:: Objetivo ::
Copie da crítica do filme, sem mudar nada, o trecho que começa em "Entretanto não será" e vai até "rua de Paris.", incluindo essas palavras.

:: Texto para ler ::
○ ○ ○

“Adeus à Linguagem”- “Adieu au Langage”, Suiça, França,
2014
Direção: Jean-Luc Godard
Aos 84 anos, o diretor francês Jean-Luc Godard ainda é o
mesmo provocador que ele sempre foi. Mas, agora, com toda a sua vida e a da
humanidade na cabeça, ele pode dar-se o luxo de ser bem ele mesmo, em 3D e com o
Prêmio do Júri do Festival de Cannes 2014.
“Adeus à Linguagem” é como se fosse um passeio pela
cabeça do diretor e roteirista.
Entretanto não será uma visita fácil. Ele avisa, com uma
frase bem no começo do filme: “Todos aqueles que não tem imaginação, refugiam-se
na realidade.” Então já estamos prevenidos. Vai ser muito louco do ponto de
vista daqueles que não conseguem jogar-se no mundo do desconhecido e um deleite,
cheio de sustos e perguntas, para aqueles que aceitam o convite porque já gostam
de Godard há muito tempo.
Desde a estreia dele, com “Acossado – À bout de
souffle”1960, os amantes do cinema seguem Jean Seberg e Jean-Paul Belmondo
naquela corrida por uma rua de Paris.
E, com “Adeus à Linguagem”, também ficamos sem fôlego,
nossos olhos tentando ver e nossa mente querendo guardar as frases lidas,
faladas e escritas na tela. Tudo leva à vertigem, quase à irritação, porque o
filme nos escapa quando queremos compreendê-lo.

○ ○ ○

:: Trecho dos dados ::
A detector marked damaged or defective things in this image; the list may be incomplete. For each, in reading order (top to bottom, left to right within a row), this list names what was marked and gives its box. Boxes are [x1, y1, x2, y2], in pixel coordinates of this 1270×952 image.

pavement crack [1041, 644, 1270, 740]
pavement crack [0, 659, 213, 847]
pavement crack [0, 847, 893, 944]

○ ○ ○

:: Resposta ::
Entretanto não será uma visita fácil. Ele avisa, com uma
frase bem no começo do filme: “Todos aqueles que não tem imaginação, refugiam-se
na realidade.” Então já estamos prevenidos. Vai ser muito louco do ponto de
vista daqueles que não conseguem jogar-se no mundo do desconhecido e um deleite,
cheio de sustos e perguntas, para aqueles que aceitam o convite porque já gostam
de Godard há muito tempo.
Desde a estreia dele, com “Acossado – À bout de
souffle”1960, os amantes do cinema seguem Jean Seberg e Jean-Paul Belmondo
naquela corrida por uma rua de Paris.